Several papers reported last week that Rohan Blacker, a direct descendant of Sir Robert Peel, the founder of the Metropolitan Police, is leading the fight to preserve the historic building as a museum of policing and crime, amid concern that the Grade II-listed site could be sold to developers as the site for a luxury hotel or office development. Mr Blacker has bid £8m for the site — far less than it is worth — in the hope of entering into partnership with a conventional property developer. The site needs £2m to £3m to convert it into a museum, which would occupy the bottom half of the building, and a further £20m to turn the top half into private use.

The present building was opened in 1881. The main remnants of the Victorian building consist of the frontage, the cell blocks and parts of the court area.

Roman Catholic heritage under threat

Another campaign is under way to try and prevent Sawston Hall in Cambridgeshire from being converted into a luxury hotel. The Catholic Herald newspaper reports that the Grade-I Sawston Hall was an important Catholic ‘safe house’, during the sixteenth and seventeenth centuries, closely associated with the martyrs St Nicholas Owen and St John Rigby.
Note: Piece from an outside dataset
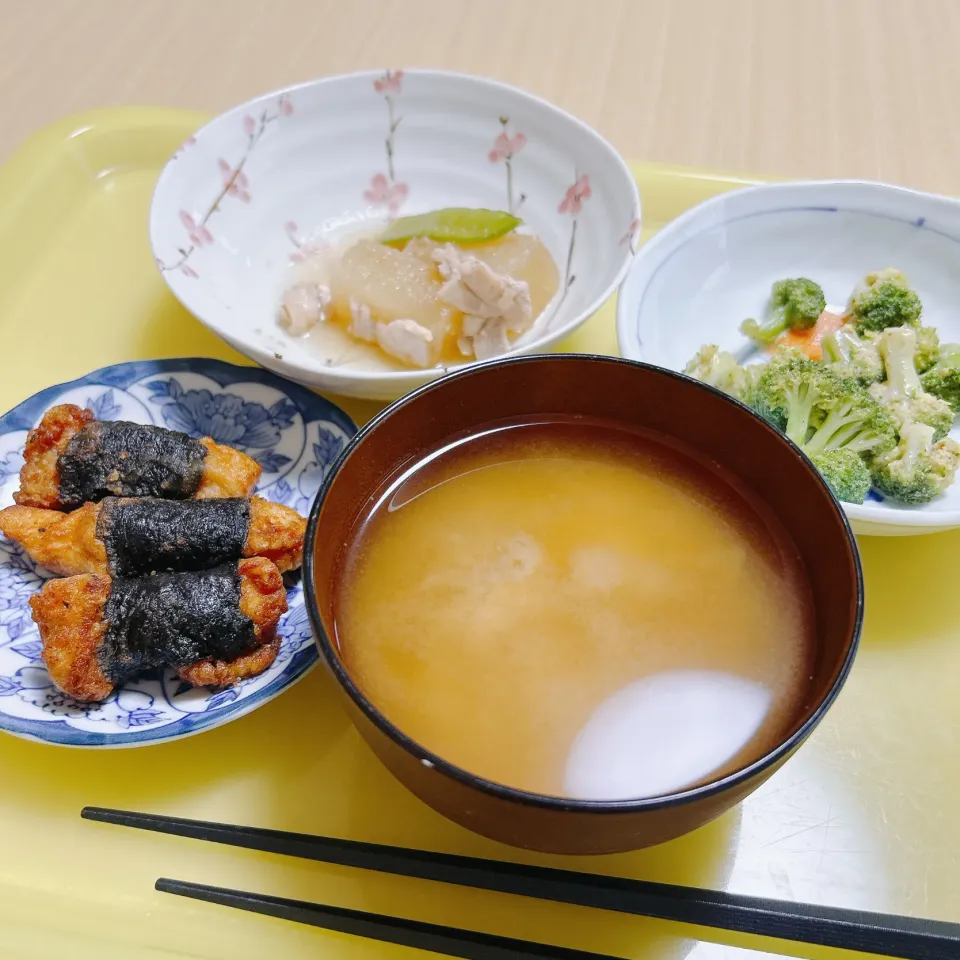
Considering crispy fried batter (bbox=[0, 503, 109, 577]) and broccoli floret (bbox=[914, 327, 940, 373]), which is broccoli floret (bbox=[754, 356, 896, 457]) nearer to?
broccoli floret (bbox=[914, 327, 940, 373])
Mary Tudor stayed the night in 1553 when she was resisting the Duke of Northumberland’s plot to put Lady Jane Grey on the throne. Fleeing in disguise the next morning, she saw the house in flames, set alight by Northumberland’s troops. She promised to rebuild the house if she became queen, and kept her word, using stone from Cambridge Castle.

An action group headed by our Fellow Sir Roy Strong and Jack Scarisbrick, Professor of History at the University of Warwick, has been formed to try and preserve the hall as a Catholic heritage centre, but the owners of the Hall, the Sawston Hotel Group, has already submitted a planning application to turn the Hall into a hotel. The action group is hoping to persuade English Heritage to reject the application on the grounds that it would do major damage to the historical and architectural interest of the building.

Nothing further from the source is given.